Forzoso es confesar, no obstante, que el doctor Paulín adolecía de un defecto grave. Era espiritualista, teniendo, para mayor pena, la franqueza de confesarlo. Siempre recordaré a este respecto el final de una carta, que dirigió en julio del 98, al profesor Elmer Gates, de Washington, contestando otra en la cual éste le comunicaba particularmente sus experiencias sobre la sugestión en los perros y sobre la "dirigación", o sea la acción modificadora ejercida por la voluntad sobre determinadas partes del organismo.
"Y bien, sí", decía el doctor; "tenéis razón para vuestras conclusiones que acabo de ver publicadas junto con el relato de vuestras experiencias, en el New York Medical Times. El espíritu es quien rige los tejidos orgánicos y las funciones fisiológicas, porque es él quien crea esos tejidos y asegura su facultad vital, ya sabéis si me siento inclinado a compartir vuestra opinión; etc".
Así, el doctor Paulin era mirado de reojo por las academias. Como a Crookes, como a DeRochas, lo aceptaban con agudas sospechas. Sólo faltaba la estampilla materialista para que le expidieran su diploma de sabio.
¿Por qué estaba en Buenos Aires el doctor Paulin?. Parece que a causa de una expedición científica con la que procuraba coronar ciertos estudios botánicos aplicados a la medicina. Algunas plantas que por mi intermedio consiguió, entre otras la jarilla, cuyas propiedades emenagogas habíales yo descrito, dieron pie para una súplica que su amabilidad defirió de buen grado. Le pedí autorización para asistir a sus experimentos, siendo testigo de ellos desde entonces.

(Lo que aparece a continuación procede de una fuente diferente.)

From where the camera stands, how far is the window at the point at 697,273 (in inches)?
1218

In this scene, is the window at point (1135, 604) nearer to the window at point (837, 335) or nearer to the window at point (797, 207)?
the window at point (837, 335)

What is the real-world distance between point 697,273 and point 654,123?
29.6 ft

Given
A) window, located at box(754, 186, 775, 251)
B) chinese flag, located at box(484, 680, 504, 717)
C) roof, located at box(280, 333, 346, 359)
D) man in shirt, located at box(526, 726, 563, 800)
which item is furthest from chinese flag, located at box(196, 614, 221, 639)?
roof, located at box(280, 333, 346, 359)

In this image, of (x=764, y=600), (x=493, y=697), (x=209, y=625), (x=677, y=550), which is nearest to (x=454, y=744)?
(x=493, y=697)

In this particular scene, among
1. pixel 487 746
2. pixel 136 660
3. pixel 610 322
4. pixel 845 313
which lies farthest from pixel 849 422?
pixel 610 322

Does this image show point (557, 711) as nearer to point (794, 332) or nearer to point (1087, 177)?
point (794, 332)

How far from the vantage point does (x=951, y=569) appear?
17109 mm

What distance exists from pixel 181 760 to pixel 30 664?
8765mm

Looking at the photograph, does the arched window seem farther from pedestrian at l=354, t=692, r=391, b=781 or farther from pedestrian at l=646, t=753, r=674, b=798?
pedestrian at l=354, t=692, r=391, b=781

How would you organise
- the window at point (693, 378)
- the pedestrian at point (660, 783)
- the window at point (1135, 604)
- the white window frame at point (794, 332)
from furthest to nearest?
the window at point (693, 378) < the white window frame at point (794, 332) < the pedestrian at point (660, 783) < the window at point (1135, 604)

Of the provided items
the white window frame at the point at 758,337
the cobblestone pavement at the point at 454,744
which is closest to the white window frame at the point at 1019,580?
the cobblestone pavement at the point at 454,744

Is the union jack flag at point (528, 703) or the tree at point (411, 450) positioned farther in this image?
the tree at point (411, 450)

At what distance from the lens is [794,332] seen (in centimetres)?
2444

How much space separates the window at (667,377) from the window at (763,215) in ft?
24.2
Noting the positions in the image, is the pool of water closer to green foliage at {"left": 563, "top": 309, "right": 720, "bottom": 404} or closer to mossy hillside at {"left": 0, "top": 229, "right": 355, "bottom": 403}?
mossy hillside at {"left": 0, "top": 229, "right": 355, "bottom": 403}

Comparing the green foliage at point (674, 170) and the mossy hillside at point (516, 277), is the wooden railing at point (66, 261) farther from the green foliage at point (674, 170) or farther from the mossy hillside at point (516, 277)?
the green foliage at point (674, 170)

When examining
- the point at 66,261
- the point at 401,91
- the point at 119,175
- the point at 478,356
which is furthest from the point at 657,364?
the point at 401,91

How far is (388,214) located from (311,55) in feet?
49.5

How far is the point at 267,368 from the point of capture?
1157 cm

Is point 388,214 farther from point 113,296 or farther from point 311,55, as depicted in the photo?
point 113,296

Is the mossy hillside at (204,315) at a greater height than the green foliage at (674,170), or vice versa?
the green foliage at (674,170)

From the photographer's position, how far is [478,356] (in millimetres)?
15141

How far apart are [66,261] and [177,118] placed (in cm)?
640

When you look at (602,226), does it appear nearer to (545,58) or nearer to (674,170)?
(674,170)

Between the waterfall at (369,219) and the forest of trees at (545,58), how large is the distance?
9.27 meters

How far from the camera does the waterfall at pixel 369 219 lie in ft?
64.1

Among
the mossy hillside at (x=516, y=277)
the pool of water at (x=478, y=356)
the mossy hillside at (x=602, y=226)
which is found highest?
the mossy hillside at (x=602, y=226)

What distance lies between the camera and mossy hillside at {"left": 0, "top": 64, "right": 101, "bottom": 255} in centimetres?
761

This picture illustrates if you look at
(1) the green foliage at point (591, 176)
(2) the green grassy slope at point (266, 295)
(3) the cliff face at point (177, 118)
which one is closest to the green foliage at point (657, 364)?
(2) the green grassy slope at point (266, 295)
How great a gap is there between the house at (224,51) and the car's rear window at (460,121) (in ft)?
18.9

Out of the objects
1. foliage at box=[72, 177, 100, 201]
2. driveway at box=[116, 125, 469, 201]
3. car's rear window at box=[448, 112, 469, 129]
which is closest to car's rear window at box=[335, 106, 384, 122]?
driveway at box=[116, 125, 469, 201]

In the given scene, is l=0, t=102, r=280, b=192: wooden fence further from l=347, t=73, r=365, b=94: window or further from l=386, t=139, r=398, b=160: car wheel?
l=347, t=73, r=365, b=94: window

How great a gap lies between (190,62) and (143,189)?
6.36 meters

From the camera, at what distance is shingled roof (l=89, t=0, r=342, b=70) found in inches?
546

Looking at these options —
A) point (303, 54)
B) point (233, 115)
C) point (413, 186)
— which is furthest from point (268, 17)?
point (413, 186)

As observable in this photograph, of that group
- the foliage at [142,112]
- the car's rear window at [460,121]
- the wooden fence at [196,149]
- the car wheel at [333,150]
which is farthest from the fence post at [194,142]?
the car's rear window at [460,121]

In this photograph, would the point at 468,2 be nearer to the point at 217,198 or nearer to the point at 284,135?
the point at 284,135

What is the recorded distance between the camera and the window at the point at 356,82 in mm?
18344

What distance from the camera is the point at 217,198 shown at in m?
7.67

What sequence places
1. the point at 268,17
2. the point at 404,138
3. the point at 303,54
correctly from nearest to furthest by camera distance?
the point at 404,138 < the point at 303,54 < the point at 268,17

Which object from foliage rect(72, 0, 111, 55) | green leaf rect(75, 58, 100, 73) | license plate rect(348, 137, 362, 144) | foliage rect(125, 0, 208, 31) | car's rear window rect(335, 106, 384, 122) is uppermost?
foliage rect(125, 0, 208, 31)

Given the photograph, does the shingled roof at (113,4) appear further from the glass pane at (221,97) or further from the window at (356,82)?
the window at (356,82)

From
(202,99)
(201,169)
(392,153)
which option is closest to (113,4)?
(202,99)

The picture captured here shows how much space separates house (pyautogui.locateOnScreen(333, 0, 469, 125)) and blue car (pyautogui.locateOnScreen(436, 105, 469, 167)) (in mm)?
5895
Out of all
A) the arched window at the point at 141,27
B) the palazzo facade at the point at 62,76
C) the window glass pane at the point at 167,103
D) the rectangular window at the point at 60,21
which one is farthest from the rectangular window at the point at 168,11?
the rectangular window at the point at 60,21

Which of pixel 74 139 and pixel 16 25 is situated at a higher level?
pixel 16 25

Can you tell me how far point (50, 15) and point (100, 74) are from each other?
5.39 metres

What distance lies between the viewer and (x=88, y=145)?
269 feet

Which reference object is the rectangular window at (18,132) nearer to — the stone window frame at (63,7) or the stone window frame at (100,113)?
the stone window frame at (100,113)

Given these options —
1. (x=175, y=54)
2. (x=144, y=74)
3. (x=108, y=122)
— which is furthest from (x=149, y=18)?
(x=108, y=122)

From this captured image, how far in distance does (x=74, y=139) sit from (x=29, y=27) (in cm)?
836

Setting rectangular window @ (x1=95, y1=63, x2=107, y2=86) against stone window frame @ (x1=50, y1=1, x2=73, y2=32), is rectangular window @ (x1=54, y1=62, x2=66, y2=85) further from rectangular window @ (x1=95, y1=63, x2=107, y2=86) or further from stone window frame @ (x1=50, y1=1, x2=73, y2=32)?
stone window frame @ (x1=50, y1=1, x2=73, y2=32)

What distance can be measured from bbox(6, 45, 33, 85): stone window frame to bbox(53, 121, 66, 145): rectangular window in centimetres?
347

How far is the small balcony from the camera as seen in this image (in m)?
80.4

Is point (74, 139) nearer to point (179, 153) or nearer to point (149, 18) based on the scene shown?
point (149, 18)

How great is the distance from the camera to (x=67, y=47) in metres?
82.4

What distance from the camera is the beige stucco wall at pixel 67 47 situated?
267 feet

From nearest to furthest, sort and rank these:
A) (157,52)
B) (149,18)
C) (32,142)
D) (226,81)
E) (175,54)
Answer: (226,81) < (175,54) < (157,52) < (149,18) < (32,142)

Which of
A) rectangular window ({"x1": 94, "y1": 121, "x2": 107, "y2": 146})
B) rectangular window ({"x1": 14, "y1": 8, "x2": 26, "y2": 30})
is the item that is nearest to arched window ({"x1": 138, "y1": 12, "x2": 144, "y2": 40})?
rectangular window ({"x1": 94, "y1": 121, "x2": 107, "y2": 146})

Tenía el doctor en el pasaje X, un laboratorio al cual se llegaba por la sala de consultas. Todos cuantos lo conocieron, recordarán perfectamente este y otros detalles, pues nuestro hombre era tan sabio como franco y no hacía misterio de su existencia. En aquel laboratorio fue donde una noche, hablando con el doctor sobre las prescripciones de rituales que afectan a los cleros de todo el mundo, obtuve una explicación singular de cierto hecho que me traía muy atareado.
Comentábamos la tonsura, cuya explicación yo no hallaba, cuando el doctor me lanzó de pronto este argumento que no pretendo discutir:
–Sabe usted que las exhalaciones fluídicas del hombre son percibidas por los sensitivos en forma de resplandores, rojos los que emergen del lado derecho, azulados los que se desprenden del izquierdo. Esta ley es constante, excepto en los zurdos cuya polaridad se trueca, naturalmente, lo mismo para el sensitivo que para el imán. Poco antes de conocerlo, experimentando sobre ese hecho con Antonia, la sonámbula que nos sirvió para ensayar el electroide, me hallé en presencia de un hecho que llamó estraordinariamente mi atención. La sensitiva veía desprenderse de mi occipucio una llama amarilla, que ondulaba alargándose hasta treinta centímetros de altura. La persistencia con que la muchacha afirmaba este hecho, me llenó de asombro. No podía siquiera presumir una sugestión involuntaria, pues en este género de investigaciones empleo el método del doctor Luys, hipnotizando solamente las retinas para dejar libre la facultad racional–.